──────── DATASET RECORDS ────────
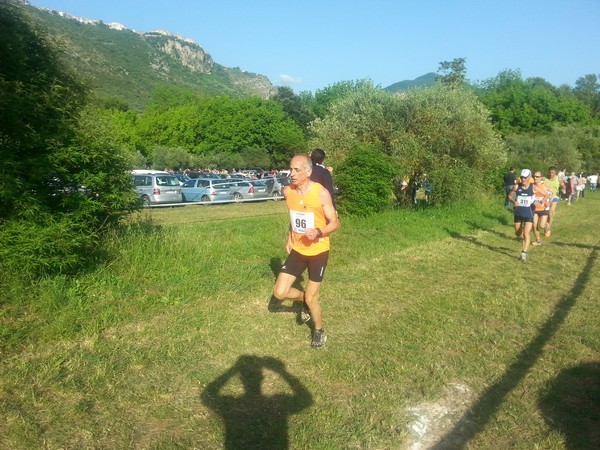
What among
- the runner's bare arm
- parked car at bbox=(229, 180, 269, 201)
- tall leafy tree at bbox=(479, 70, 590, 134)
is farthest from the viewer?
tall leafy tree at bbox=(479, 70, 590, 134)

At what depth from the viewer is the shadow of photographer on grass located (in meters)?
3.43

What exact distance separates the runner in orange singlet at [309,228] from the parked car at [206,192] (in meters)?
22.0

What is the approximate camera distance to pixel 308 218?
5.19 meters

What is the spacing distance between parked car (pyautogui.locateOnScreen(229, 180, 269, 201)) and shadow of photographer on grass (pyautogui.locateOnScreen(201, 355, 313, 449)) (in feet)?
78.0

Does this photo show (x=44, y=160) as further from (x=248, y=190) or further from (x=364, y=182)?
(x=248, y=190)

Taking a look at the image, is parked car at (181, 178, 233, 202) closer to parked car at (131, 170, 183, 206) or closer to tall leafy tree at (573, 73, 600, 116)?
parked car at (131, 170, 183, 206)

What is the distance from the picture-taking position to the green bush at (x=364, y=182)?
46.6 ft

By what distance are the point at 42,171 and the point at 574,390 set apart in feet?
19.7

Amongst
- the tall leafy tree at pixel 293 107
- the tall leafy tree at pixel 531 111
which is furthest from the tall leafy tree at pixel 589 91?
the tall leafy tree at pixel 293 107

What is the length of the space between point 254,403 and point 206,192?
24.0m

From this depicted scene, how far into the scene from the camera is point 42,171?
18.9 ft

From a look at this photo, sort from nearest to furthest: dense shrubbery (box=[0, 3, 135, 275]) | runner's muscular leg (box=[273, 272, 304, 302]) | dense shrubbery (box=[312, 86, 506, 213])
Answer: runner's muscular leg (box=[273, 272, 304, 302])
dense shrubbery (box=[0, 3, 135, 275])
dense shrubbery (box=[312, 86, 506, 213])

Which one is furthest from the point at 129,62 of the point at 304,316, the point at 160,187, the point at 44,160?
the point at 304,316

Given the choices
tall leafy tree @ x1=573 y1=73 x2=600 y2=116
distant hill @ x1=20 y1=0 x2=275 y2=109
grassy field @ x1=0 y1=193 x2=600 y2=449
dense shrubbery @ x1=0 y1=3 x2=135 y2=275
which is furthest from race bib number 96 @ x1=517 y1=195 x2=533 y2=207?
tall leafy tree @ x1=573 y1=73 x2=600 y2=116
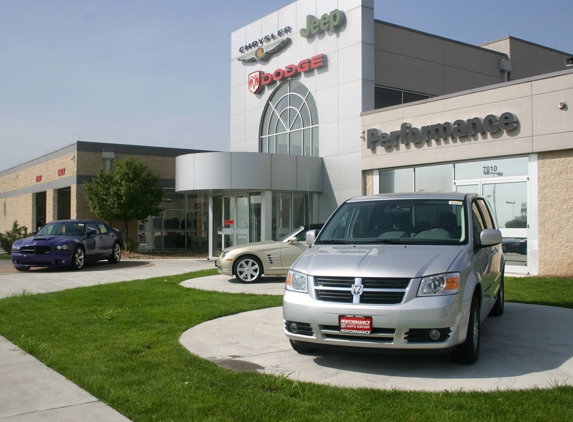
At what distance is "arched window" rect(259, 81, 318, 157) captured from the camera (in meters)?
22.3

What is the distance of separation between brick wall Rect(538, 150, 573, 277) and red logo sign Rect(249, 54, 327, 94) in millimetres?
9443

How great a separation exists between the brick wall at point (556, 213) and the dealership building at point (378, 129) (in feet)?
0.09

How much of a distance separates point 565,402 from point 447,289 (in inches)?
53.8

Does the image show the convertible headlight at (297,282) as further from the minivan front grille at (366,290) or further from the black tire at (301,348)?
the black tire at (301,348)

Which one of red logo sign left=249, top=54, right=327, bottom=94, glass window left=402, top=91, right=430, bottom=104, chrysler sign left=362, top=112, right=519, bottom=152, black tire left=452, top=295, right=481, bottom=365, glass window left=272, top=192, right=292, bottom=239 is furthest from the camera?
red logo sign left=249, top=54, right=327, bottom=94

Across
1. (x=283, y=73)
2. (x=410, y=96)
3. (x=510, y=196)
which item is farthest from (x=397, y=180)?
(x=283, y=73)

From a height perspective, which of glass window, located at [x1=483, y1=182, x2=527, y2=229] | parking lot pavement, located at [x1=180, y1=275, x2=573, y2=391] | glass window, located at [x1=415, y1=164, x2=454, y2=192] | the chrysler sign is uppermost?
the chrysler sign

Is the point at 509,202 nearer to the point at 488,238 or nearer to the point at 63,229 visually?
the point at 488,238

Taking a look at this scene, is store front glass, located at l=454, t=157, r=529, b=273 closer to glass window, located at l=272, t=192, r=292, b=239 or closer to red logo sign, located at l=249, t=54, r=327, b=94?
glass window, located at l=272, t=192, r=292, b=239

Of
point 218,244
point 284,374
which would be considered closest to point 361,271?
point 284,374

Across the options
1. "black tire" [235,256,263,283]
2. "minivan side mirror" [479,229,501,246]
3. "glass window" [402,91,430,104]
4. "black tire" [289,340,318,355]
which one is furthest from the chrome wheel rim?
"glass window" [402,91,430,104]

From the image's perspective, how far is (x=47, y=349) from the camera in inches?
270

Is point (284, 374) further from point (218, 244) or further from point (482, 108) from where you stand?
point (218, 244)

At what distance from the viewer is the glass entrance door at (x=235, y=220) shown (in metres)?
────────
◆ **EXERCISE**: Carry over everything from the line containing "At what depth" down to the line containing "5.19 meters", requests included, adding 41 to each distance value in the answers.

◆ **ANSWER TO THE PROBLEM**:
At what depth from the viewer is the shadow of photographer on grass located (in meters)?
44.43

What exact distance separates the runner in orange singlet at [309,228] from the parked car at [206,192] (in meters)?
63.0

What is the approximate camera distance to pixel 308 218?
46.19 meters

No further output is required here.